2002 Alex Award Winners


year of wonders

Geraldine Brooks.
Year of Wonders: A Novel of the Plague.


A year after the plague strikes her village, Anna reflects on how the townsfolk handled their minister's request to remain in town to prevent the illness from spreading. Faith, then healing herbs and potions keep everyone going--until doubt creeps in, and witch-hunting, greed, and madness take over the villagers' lives.

an american insurrection

William Doyle.
An American Insurrection: The Battle of Oxford, Mississippi, 1962.


When James Meredith became the first black man to enter the University of Mississippi, he "forced America to face the contradiction of second-class citizenship for multitudes of its black citizens, not with speeches, boycotts, or sit-ins, but on a battlefield." Doyle takes teens to two of those battlefields: a cerebral one where Meredith, President John Kennedy, and Governor Barnett grapple over politics; and a physical one, where federal troops and local mobs converge on the university campus.

gabriel's story

David Anthony Durham.
Gabriel's Story.


Upset when he has to leave Baltimore to join his mother and her new husband on a Kansas farm, 15-yearold African American Gabriel and his new friend, James, run away from their homes to join a group of mostly white cowboys herding cattle to Texas. Too late, they realize that their cowboy comrades are their worst enemies. A graphic, richly poetic view of frontier life during Reconstruction.


nickel and dimed

Barbara Ehrenreich.
Nickel and Dimed: On (Not) Getting by in Boom-Time America.

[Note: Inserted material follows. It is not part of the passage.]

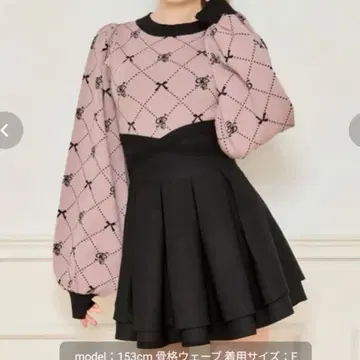 아프레 주르 백리본 니트탑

To find out if individuals can survive on the "wages available to the unskilled," journalist Ehrenreich spent 12 months working at a variety of minimum-wage jobs. Her experiences offer a gritty glimpse into the world of day-to-day work, a stark picture of living from hand to mouth, and a personal perspective on the politics of welfare.

peace like a river

Leif Enger.
Peace like a River


Set in a quiet 1960s Minnesota community, this magical debut novel centers around 11-year-old asthmatic Reuben Land and his family: his father, his brother, and his precocious younger sister. Life turns upside down when Davy, Reuben's older brother, kills two intruders who plan to harm the family. After Davy breaks out of jail, the Lands leave their home and set out to find him.

the wilderness family

Kobie Kruger.
The Wilderness Family: At Home with Africa's Wildlife.


Kruger eagerly embraced her husband's assignment to a remote ranger station in South Africa, where her life revolved around temperamental hippos, rambunctious badgers, and three beautiful, willful daughters. What she didn't count on was the starving lion cub that her husband brought home.

kit's law

Donna Morrissey.
Kit's Law.


Kit lives in a ramshackle cottage with her mentally challenged mother, Josie, the town tramp, and her loving, protective grandmother, Lizzy. When Lizzy dies, Kit fights to keep her mother out of an asylum, but Josie's wild ways make it difficult. Speculations about the identity of Kit's father and Kit's first love add more texture to this earthy but charming first novel, which is set in Newfoundland.

the rover

Mel Odom.
The Rover.


Four-feet-tall Wick, Third Level Librarian in the Vault of All Known Knowledge, is an imaginative Halfer who longs for the drama he reads about in books. He finally gets a chance to experience adventure when he's kidnapped by pirates, sold into slavery, rescued by thieves, and sent to rob a tomb. Lighthearted, exuberant, and fun.

motherland

Vineeta Vijayaraghavan.
Motherland.


Fifteen-year-old Maya must reconcile her Indian heritage with her life as a modern American teen when she goes to spend the summer with her grandmother in India. An accident and an unexpected illness are the catalysts for the revelation of a family secret that gives Maya a profoundly different view of her mother--and ultimately herself.


black, white, and jewish

Rebecca Walker.
Black, White, and Jewish: Autobiography of a Shifting Self.


Born in 1969 to civil rights activists who defied convention, Walker was a "movement child." But when the movement changed course, and her white father and black mother divorced, Walker found herself without an identity--a misfit: too black for some; not black enough for others. A poignant, sometimes angry recollection about racism, growing up, growing away, and finding oneself.